I was sucked into MySpace more than a year ago, and Facebook more recently, by friends and family who wanted to share their wonders with me, or more realistically just boost their friend count. I've spent many an hour "wasting" time writing comments, renewing friendships, playing games, attacking vampires and sending "gifts" (among other things) on these two networking sites. Yet these websites, now frequented by millions of other users, can be a great marketing tool for a nonprofit.
When the idea of creating a MySpace page for Seacology came up, I was very interested in designing it myself. If you know the tricks (supported by dozens of MySpace design sites across the web) you can create a MySpace page that is as attractive as any website you might find while surfing.

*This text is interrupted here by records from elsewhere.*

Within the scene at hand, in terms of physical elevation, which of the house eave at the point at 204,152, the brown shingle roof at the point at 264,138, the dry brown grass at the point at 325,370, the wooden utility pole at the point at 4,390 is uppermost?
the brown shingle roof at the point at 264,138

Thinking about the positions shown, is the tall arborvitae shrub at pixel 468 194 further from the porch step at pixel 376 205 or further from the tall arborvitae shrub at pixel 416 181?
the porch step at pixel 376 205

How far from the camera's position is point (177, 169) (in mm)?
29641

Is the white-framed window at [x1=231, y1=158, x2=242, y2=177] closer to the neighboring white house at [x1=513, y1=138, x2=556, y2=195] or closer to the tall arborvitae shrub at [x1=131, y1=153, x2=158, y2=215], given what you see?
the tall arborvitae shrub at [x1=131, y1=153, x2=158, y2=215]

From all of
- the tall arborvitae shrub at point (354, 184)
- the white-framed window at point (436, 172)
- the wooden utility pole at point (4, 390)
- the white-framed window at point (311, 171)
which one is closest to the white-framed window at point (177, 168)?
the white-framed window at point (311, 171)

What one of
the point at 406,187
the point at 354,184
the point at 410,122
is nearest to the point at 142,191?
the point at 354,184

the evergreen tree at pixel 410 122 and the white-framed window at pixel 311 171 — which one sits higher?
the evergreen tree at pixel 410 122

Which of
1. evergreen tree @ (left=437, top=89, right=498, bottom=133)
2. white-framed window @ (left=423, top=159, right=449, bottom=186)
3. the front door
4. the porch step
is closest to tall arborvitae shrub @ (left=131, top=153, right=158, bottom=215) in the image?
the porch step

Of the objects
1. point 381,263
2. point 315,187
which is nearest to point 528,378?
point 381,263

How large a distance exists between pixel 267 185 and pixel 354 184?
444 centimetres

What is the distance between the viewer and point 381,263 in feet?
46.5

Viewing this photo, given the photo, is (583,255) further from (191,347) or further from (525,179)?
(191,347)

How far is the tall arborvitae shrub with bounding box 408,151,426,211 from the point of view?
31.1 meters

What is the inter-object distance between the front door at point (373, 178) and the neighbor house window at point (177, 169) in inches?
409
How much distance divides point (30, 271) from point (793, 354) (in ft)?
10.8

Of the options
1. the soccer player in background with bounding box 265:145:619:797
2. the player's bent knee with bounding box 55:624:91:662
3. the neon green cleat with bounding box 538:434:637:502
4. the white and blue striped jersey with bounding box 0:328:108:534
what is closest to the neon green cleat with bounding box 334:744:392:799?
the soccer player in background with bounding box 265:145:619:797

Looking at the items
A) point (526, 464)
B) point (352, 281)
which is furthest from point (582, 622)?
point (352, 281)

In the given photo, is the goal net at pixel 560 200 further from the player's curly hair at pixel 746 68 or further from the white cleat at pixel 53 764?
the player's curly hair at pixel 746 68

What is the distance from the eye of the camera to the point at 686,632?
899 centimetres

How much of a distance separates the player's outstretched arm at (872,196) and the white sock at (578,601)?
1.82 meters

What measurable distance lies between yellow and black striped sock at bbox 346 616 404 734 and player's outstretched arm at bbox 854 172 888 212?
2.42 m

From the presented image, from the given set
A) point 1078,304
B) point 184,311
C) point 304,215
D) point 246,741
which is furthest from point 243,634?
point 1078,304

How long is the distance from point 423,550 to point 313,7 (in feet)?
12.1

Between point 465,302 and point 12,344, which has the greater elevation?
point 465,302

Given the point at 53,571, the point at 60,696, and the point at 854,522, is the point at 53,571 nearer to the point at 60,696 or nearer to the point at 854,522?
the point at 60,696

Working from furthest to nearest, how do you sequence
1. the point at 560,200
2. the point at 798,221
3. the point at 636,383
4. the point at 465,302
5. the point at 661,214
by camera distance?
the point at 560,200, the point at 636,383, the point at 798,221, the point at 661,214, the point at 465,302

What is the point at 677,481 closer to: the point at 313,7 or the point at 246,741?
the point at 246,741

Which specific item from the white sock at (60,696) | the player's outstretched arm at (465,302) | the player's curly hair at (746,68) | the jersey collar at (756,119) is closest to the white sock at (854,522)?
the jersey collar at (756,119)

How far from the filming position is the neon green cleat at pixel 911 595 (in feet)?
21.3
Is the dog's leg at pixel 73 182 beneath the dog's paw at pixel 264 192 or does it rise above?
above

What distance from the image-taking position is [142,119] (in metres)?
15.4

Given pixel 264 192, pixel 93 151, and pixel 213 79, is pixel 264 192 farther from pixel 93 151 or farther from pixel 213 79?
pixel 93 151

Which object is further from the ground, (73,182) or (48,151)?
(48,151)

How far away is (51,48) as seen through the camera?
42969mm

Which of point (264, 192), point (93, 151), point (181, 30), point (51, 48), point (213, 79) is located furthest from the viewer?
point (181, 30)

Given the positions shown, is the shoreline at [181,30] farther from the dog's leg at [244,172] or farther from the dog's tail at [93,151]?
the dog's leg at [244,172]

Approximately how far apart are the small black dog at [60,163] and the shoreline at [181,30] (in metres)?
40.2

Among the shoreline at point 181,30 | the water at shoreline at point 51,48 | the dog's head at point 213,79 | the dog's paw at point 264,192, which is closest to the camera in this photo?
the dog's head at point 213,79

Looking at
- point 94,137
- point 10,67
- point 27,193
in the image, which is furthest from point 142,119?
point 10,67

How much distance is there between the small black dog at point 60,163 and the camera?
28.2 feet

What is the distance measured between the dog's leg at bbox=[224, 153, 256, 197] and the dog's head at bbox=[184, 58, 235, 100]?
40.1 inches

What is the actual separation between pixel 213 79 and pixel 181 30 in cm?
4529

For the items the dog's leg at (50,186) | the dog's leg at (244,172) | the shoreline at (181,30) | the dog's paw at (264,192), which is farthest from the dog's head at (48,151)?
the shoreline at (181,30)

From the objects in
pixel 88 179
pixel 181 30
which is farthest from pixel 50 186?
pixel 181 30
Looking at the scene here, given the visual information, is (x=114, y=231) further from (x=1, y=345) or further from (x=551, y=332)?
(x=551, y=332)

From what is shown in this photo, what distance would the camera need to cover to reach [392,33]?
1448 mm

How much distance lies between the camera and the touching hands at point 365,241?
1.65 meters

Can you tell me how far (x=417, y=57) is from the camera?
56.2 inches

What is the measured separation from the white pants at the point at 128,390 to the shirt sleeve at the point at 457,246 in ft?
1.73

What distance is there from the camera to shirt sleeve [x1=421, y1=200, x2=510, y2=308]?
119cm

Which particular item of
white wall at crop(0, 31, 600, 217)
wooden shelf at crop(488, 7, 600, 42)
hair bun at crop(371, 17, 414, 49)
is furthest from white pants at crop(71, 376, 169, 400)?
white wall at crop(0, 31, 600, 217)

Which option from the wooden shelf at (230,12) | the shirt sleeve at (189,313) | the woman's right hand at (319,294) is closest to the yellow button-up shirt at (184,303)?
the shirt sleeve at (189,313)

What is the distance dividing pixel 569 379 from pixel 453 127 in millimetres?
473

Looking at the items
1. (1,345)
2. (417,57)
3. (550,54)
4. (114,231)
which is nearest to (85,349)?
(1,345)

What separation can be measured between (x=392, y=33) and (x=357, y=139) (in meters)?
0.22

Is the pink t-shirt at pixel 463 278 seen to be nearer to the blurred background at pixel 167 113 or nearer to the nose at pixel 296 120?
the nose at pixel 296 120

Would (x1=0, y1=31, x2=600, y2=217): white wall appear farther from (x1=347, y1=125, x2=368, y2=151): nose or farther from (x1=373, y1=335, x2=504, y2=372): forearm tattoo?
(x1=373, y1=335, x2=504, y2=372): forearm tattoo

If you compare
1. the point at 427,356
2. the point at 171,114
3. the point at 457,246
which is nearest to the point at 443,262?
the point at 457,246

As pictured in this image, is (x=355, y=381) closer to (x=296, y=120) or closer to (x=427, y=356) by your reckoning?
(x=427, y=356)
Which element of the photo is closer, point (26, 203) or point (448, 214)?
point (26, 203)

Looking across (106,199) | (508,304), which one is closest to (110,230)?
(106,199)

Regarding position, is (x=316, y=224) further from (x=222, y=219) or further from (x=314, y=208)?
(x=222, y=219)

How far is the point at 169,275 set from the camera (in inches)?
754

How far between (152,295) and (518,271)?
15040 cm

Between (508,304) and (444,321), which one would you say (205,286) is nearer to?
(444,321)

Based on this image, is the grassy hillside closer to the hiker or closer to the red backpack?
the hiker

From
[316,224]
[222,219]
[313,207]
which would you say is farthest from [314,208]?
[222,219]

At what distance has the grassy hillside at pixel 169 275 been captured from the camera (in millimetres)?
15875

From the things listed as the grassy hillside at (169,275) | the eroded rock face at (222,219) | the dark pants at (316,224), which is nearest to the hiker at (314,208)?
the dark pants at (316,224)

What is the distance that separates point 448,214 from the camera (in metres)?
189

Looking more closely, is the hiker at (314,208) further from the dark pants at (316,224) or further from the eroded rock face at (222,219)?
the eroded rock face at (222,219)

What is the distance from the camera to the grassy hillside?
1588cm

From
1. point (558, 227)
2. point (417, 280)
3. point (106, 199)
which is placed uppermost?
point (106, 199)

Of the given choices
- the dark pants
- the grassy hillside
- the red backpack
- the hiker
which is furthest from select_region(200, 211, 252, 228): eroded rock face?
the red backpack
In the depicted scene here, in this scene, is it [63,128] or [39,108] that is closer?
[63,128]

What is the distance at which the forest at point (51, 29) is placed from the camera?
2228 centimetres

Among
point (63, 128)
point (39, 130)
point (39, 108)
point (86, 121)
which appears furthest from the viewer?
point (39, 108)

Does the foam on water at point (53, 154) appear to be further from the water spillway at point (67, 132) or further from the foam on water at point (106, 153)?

Some of the more useful sites I've found include the following:
After launching the page back in June 2006, and thanks to the work of fellow MySpacer Emily Silverstein, we now have almost 12,000 friends. MySpace has allowed Seacology to share its news and progress with an entirely different demographic than the one that peruses our webpage.
Facebook is currently a less known and less used networking site and its layout is not nearly as customizable, but for a nonprofit, is perhaps a more useful tool. Each "Cause" page is linked to Justgive.org, a site where donors can give directly to an organization - a very easy way for interested parties to donate. Facebook also has a very convenient way to post media (great for linking to relevant articles), a characteristic that MySpace is missing. One of the more fun aspects of Seacology's Facebook page is the "Hall of Fame," a section where people who have recruited others or donated to the cause are ranked - a competitive way to boost members and donations. One of Facebook's biggest drawbacks, however, is the inability to preview an announcement before it goes live.
Although Facebook and MySpace are predominantly thought of as vehicles for teen socializing, as an almost 30-something, I use both on a regular basis, as do many of my comparatively-aged friends and relatives. Because of the widespread use of both as well as their consistently aging and renewable user base, I think that these, as well as other online social networking sites, will only become more useful in spreading the word and generating buzz about great organizations like Seacology.